Тасянь-цзюнь подрывается к нему и обхватывает руками, вжимая в стол и утыкаясь носом в шею. Его кожа прохладная и немного влажная; от неё пахнет хайтаном и дождём. Он кусает её, оставляя алеющий след, и рычит:

— Чу Ваньнин! Как ты посмел оставить Этого Достопочтенного?

Он не хотел говорить это так. В голове крутилось «Ваньнин, ты заставил Этого Достопочтенного волноваться», но с языка слетели совсем иные слова. Как всегда, когда дело доходит до выражения чувств, слова подпитываются грубостью от прошлого «я».

Может, по этой причине Ваньнин предпочитает не его.

Чу Ваньнин вздрагивает в его руках, но молчит. Поднимает руку, чтобы оттолкнуть, но вместо этого сжимает ворот ханьфу и тут же разглаживает его. Как не похоже на него.

— Я оставил записку, — говорит спустя некоторое время, понимая, что Тасянь-цзюнь и не думает отпускать.

— Её не было.

— Мм.

Они стоят так ещё какое-то время: Чу Ваньнин, прижатый к обеденному столу, и Тасянь-цзюнь, навалившийся на него.
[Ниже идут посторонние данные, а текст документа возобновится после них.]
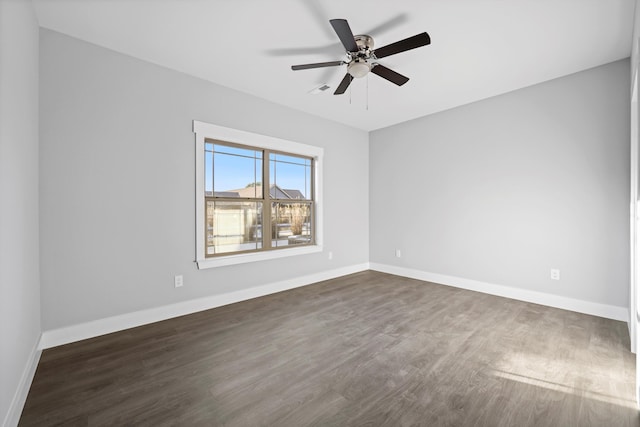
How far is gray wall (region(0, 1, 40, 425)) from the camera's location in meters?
1.54

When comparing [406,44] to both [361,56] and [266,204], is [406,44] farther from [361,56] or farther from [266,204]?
[266,204]

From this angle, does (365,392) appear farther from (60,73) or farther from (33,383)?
(60,73)

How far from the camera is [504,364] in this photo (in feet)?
7.41

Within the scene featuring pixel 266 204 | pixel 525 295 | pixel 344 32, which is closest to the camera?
pixel 344 32

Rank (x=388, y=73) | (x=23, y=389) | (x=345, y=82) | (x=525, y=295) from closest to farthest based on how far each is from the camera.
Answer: (x=23, y=389), (x=388, y=73), (x=345, y=82), (x=525, y=295)

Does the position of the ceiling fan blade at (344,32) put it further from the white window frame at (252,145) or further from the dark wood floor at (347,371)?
the dark wood floor at (347,371)

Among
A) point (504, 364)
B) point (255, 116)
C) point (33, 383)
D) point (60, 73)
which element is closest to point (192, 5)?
point (60, 73)

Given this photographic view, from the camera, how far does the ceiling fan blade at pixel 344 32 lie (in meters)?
2.04

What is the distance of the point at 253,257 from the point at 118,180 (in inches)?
69.9

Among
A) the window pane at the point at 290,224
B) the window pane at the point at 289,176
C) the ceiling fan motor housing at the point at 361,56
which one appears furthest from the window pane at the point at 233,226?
the ceiling fan motor housing at the point at 361,56

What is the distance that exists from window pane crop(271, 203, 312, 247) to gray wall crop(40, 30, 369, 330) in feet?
2.40

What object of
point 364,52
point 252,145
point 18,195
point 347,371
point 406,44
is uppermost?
point 364,52

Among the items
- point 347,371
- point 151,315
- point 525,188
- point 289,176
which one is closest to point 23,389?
point 151,315

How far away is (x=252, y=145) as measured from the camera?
154 inches
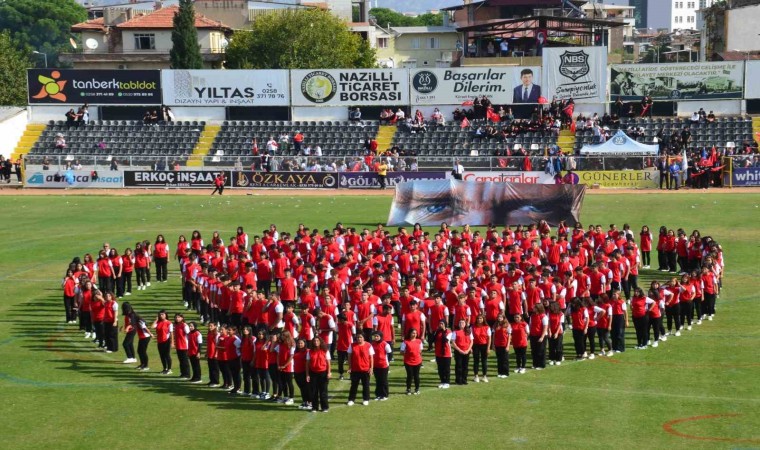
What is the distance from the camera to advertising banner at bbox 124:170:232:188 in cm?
5467

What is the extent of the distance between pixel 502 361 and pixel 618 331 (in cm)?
307

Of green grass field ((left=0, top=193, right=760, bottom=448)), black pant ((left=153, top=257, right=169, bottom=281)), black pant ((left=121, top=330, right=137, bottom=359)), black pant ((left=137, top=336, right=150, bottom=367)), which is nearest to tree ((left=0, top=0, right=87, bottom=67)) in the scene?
black pant ((left=153, top=257, right=169, bottom=281))

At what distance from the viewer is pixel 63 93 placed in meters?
64.6

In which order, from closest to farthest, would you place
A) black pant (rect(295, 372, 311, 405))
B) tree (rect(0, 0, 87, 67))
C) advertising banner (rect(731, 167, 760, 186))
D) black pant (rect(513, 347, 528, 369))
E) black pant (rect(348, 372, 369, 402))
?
1. black pant (rect(295, 372, 311, 405))
2. black pant (rect(348, 372, 369, 402))
3. black pant (rect(513, 347, 528, 369))
4. advertising banner (rect(731, 167, 760, 186))
5. tree (rect(0, 0, 87, 67))

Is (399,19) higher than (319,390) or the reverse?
higher

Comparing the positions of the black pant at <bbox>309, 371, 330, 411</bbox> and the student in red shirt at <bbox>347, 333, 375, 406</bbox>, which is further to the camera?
the student in red shirt at <bbox>347, 333, 375, 406</bbox>

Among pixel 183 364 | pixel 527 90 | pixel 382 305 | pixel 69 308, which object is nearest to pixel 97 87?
pixel 527 90

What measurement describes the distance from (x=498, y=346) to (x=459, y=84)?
4374cm

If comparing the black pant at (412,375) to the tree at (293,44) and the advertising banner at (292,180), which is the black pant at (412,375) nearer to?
the advertising banner at (292,180)

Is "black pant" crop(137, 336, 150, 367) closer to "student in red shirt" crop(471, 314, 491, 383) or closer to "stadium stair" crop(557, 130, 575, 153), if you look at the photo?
"student in red shirt" crop(471, 314, 491, 383)

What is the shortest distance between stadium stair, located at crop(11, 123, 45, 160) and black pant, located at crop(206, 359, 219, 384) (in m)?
45.4

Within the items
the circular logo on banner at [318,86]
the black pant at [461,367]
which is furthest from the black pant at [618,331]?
the circular logo on banner at [318,86]

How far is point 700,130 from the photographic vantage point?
187 ft

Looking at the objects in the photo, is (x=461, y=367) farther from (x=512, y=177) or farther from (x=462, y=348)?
(x=512, y=177)
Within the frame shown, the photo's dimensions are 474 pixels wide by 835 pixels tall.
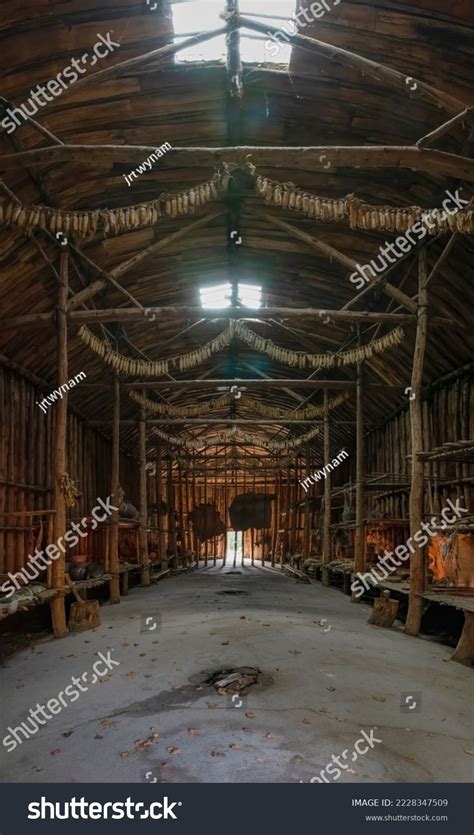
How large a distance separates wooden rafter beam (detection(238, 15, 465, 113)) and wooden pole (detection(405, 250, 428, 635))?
375 cm

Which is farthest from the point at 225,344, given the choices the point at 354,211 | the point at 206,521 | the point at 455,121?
the point at 206,521

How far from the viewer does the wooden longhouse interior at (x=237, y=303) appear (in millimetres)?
5988

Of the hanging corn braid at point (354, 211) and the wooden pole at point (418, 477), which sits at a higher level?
the hanging corn braid at point (354, 211)

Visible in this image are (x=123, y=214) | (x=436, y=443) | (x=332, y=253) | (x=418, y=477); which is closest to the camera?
(x=123, y=214)

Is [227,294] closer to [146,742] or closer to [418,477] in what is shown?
[418,477]

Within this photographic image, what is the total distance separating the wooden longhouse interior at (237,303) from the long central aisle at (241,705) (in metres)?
0.04

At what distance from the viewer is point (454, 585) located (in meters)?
11.4

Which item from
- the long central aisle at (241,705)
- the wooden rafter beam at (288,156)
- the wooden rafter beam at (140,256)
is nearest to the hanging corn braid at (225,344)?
the wooden rafter beam at (140,256)

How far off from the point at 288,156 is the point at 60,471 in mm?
6235

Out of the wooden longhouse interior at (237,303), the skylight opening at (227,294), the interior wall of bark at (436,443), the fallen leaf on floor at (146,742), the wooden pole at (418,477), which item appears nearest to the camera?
the fallen leaf on floor at (146,742)

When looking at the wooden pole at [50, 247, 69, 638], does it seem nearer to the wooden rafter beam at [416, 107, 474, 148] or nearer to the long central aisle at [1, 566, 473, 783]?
the long central aisle at [1, 566, 473, 783]

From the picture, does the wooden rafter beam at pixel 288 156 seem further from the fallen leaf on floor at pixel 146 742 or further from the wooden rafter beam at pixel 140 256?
the fallen leaf on floor at pixel 146 742

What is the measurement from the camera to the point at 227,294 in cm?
1658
Вскоре его руки начинают блуждать: проходятся по столу, намеренно задевая ногтями поверхность, из-за чего раздаётся чиркающий звук, затем перемещаются на талию и, долго не задерживаясь, спускаются на ягодицы, подхватывая и сажая на стол. Губы возвращаются к шее, кусая и зализывая ранки, поднимаются выше, к острой линии подбородка, и ещё выше, задевая языком горячую мочку уха с... чем-то.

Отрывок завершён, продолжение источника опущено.